Well over a decade and a half ahead of all the hype that happens today. So, where are you today? What are you doing?
Well, I get a chance to interview Matt.
He is the chief AI officer of NLP Logics, which is a machine learning and AI company that was founded all the way back in 2011.
And over the next 10 to 15 minutes here, you get to hear some of the questions that I've asked as well as my own interpretations of the AI age. Enjoy.
Well, thank you so much, Matt, for joining today. Um I'm just going to dive straight into the questions. Now, for question one, for anyone watching who doesn't know you, you didn't come up in the chat GPT wave. Walk me back to when you first decided machine learning was the thing you wanted to build a company around. What were you seeing that nobody else was and when was this?
Yeah, this was going back um probably 2008, nine, and 10. I would say, you know, for for my little slice of the world, it was um like my background was software engineering in general.
And um you know, we'd spent a lot of time building applications that were really focused on managing data, you know, um letting users enter data, edit data, maintain data. And then obviously, you know, that was about the time when big data was the was the theme because everybody's collecting data and storage and and latency and and access and analytics were just becoming kind of the new problems. Um and so I think to me what was interesting at that point in time was like was pretty much this big question, which was we have all this data and kind of now what, you know, um and that's when I we kind of got, you know, I personally kind of got, I don't know, a little bit obsessed honestly with machine learning because it was at that time, um you know, it felt kind of magical, I think, because it was it was, you know, showing the ability, right, to predict the future. I don't know, you know, that's kind of how I think about it sometimes. It's just like, especially at that time, it was like, man, you know, we're we're getting a glimpse of the future of using data to predict the future. And if you can predict the future from a business standpoint, you know, obviously, you can make a lot of better decisions, and you can optimize things differently.

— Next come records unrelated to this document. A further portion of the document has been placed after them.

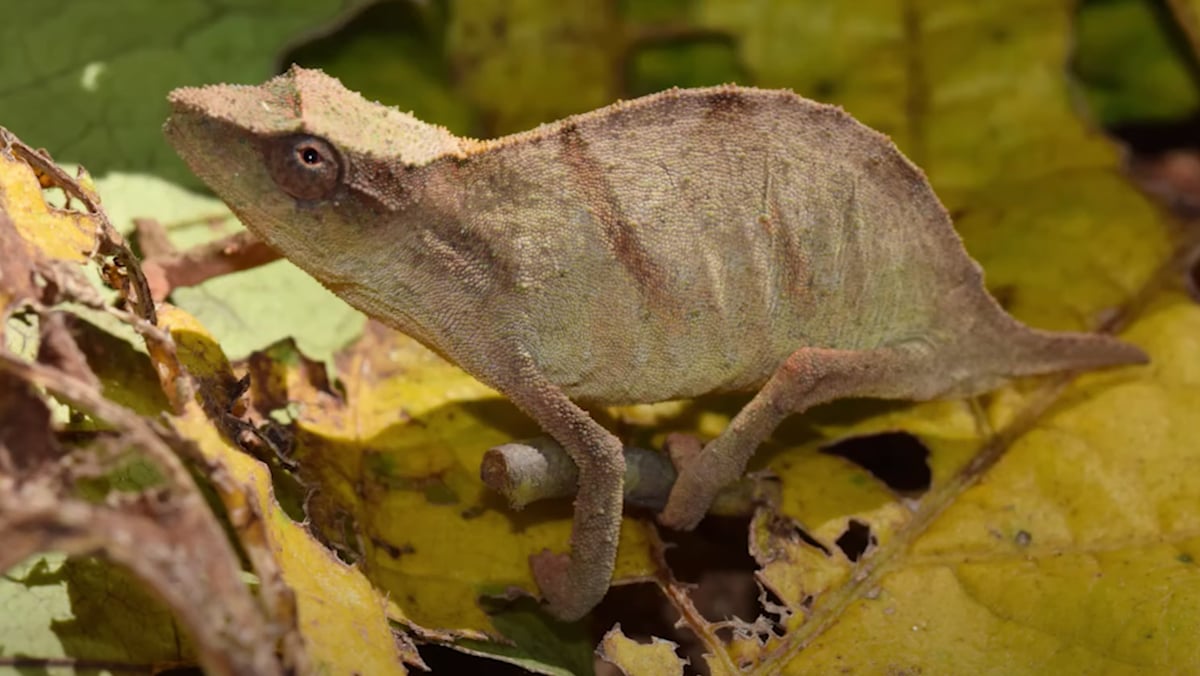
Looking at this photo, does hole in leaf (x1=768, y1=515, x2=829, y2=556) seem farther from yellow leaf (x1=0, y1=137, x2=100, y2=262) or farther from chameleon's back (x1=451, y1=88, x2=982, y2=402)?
yellow leaf (x1=0, y1=137, x2=100, y2=262)

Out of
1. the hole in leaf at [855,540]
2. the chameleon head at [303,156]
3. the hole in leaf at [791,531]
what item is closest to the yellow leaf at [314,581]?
the chameleon head at [303,156]

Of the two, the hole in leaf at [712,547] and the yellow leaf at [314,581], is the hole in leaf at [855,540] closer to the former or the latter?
the hole in leaf at [712,547]

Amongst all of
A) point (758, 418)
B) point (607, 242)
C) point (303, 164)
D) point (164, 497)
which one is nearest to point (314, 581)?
point (164, 497)

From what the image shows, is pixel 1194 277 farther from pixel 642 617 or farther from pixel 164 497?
pixel 164 497

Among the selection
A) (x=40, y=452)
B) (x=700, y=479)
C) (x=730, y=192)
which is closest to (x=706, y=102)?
(x=730, y=192)

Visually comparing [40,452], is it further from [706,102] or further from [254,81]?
[254,81]

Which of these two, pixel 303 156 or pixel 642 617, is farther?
pixel 642 617
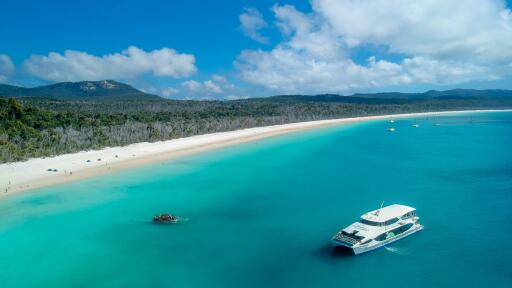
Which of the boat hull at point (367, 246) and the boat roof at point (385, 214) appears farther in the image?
the boat roof at point (385, 214)

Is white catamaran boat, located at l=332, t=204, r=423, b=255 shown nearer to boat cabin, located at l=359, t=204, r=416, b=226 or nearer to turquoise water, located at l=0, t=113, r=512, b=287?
boat cabin, located at l=359, t=204, r=416, b=226

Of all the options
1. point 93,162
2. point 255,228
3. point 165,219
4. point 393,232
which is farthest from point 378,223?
point 93,162

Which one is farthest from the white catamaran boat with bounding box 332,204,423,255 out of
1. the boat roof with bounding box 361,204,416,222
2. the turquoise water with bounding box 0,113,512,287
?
the turquoise water with bounding box 0,113,512,287


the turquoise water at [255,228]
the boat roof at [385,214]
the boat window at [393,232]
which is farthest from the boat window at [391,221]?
the turquoise water at [255,228]

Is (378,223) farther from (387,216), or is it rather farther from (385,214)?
(385,214)

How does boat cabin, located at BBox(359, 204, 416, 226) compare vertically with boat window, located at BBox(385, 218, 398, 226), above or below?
above

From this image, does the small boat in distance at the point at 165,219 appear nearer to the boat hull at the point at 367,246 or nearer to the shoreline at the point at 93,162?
the boat hull at the point at 367,246
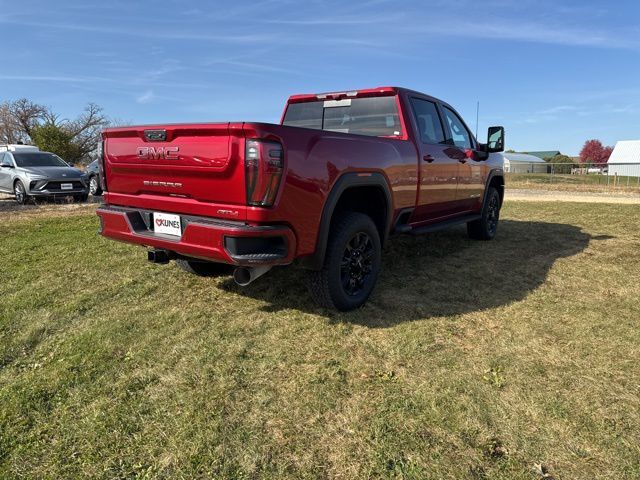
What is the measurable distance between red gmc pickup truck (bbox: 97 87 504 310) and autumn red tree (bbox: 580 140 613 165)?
93.9m

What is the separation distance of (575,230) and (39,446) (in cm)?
809

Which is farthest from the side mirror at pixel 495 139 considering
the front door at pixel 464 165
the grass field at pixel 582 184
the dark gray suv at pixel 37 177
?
the grass field at pixel 582 184

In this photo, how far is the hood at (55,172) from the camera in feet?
40.1

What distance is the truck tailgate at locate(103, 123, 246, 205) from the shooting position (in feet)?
10.00

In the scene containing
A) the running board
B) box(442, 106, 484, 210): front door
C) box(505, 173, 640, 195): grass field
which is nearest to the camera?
the running board

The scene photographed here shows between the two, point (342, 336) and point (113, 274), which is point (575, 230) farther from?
point (113, 274)

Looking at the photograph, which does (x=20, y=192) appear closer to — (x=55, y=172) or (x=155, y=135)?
(x=55, y=172)

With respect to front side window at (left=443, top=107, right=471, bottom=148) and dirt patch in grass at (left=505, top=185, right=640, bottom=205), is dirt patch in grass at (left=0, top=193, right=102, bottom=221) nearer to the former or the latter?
front side window at (left=443, top=107, right=471, bottom=148)

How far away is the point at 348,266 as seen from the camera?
12.8 ft

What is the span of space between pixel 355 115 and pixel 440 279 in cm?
192

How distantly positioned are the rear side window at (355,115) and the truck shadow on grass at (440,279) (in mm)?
1543

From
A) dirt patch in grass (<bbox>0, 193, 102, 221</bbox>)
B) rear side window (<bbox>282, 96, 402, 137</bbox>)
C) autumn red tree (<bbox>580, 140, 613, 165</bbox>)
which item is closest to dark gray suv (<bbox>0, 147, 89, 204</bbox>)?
dirt patch in grass (<bbox>0, 193, 102, 221</bbox>)

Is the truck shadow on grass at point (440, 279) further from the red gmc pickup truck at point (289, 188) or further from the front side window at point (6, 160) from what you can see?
the front side window at point (6, 160)

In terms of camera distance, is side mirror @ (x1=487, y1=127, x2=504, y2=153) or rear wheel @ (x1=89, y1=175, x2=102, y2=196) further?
rear wheel @ (x1=89, y1=175, x2=102, y2=196)
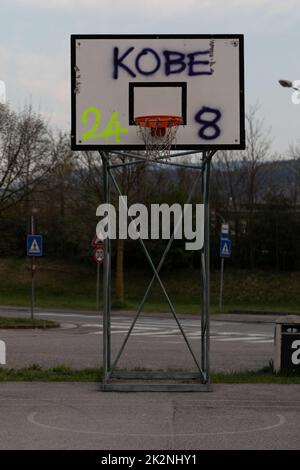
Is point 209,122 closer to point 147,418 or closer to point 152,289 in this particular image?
point 147,418

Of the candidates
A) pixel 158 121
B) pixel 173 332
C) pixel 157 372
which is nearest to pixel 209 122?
pixel 158 121

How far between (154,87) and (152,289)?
114ft

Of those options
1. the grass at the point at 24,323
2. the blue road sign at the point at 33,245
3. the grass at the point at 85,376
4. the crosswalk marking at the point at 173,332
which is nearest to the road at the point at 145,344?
the crosswalk marking at the point at 173,332

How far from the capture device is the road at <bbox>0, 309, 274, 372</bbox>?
1791cm

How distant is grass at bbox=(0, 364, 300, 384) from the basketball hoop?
367 cm

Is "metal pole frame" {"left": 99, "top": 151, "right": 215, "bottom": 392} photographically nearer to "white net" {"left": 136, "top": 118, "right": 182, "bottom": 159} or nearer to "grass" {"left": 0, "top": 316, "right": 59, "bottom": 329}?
"white net" {"left": 136, "top": 118, "right": 182, "bottom": 159}

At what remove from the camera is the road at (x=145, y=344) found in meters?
17.9

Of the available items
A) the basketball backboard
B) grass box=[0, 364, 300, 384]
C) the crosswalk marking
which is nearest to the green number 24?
the basketball backboard

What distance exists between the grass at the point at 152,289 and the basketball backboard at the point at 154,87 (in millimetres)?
26010

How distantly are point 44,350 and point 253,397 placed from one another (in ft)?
28.5

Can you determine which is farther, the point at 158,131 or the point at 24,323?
the point at 24,323

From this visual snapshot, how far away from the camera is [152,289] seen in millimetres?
47062
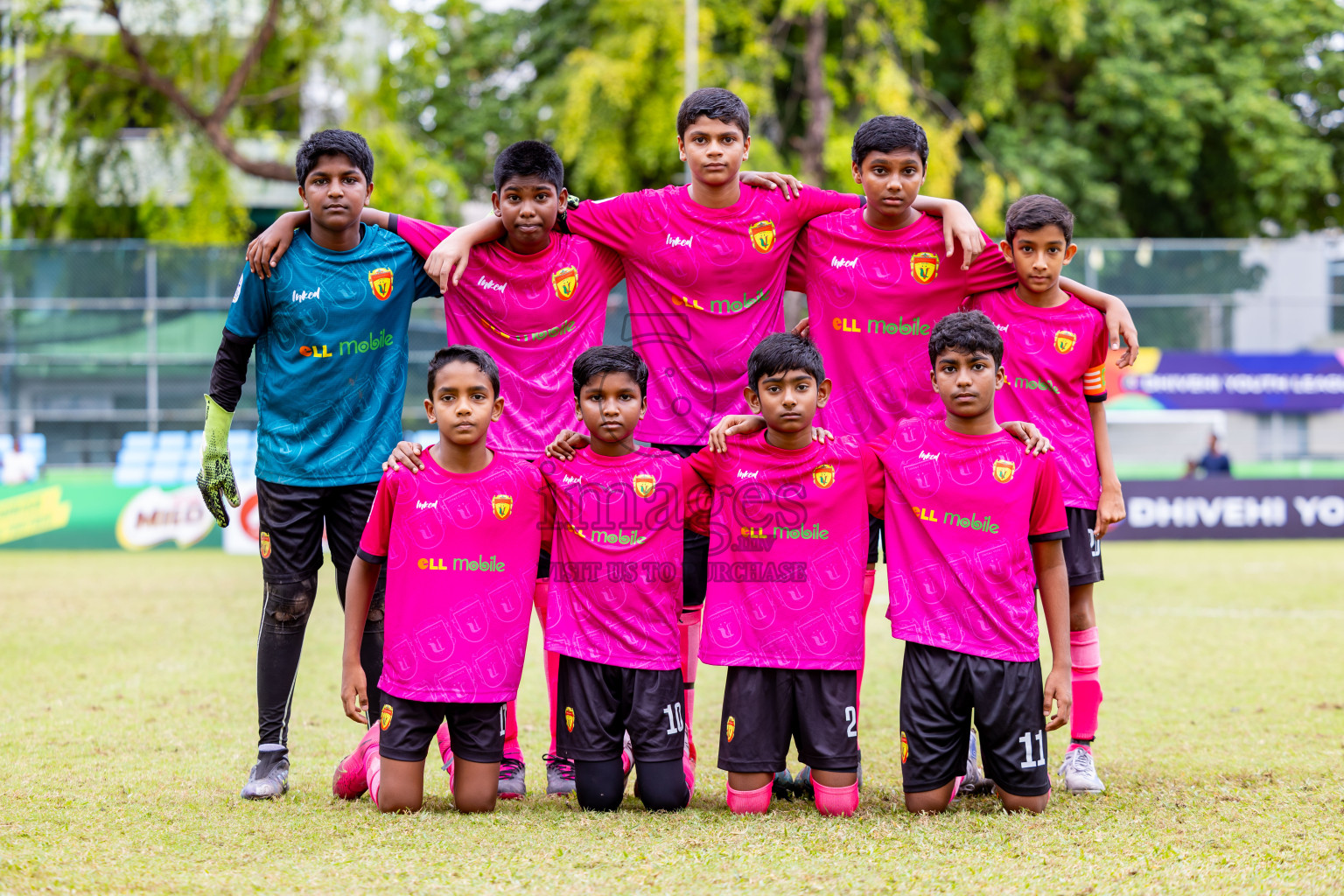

So, that that to me takes us to 2011, and that's when we started the company, but it's also at that time, you know, I look back, and I'm just amazed because, you know, there's a company called um Kaggle that that focused on like machine learning competitions and hosting them.
And it I'm just so fascinated still that that was actually a thing because it was basically, you know, companies like Facebook or Meta and Microsoft and GE and and just these big companies that today have research labs focused on this stuff, but in 2011, they were basically like, yeah, you know, we have data, but we don't really understand how to solve these problems.
And so, you know, Ted and I saw the opportunity of saying, yeah, it's not just building models and solving these problems using machine learning, but but, you know, how do you deliver that value back to the business? And of course, that means scaling it and supporting it, maintaining it, integrating it, and driving outcomes.
And so, that to me is how I think of the genesis story is just, you know, um see seeing the data and seeing that there's so much value to be unlocked and and delivered back to the business and just getting real excited about helping our customers do that.
No, I love the narrative there, right?
This concept, which is it started with curiosity, and it came with more questions, not less, right? In a world full of answers, questions become valuable. Uh and I think you did an amazing job describing the what and why, but I guess the other question could be like imagine you get invited to a cookout or small party.
When someone asks you what NLP Logics does, how do you actually answer? Has that answer changed in the last few years because now GenAI is is a thing or is it pretty much pretty much always been the same thing? I to me I think it's it's it's probably changed a little bit in how we say it but I think in spirit it's it's it's generally the same but I think we've got tighter as far as how we see our our place in the world.
And that's really to help our customers solve their problems. You know, so um they in a course today that it's almost like implied that's going to mean technology and AI.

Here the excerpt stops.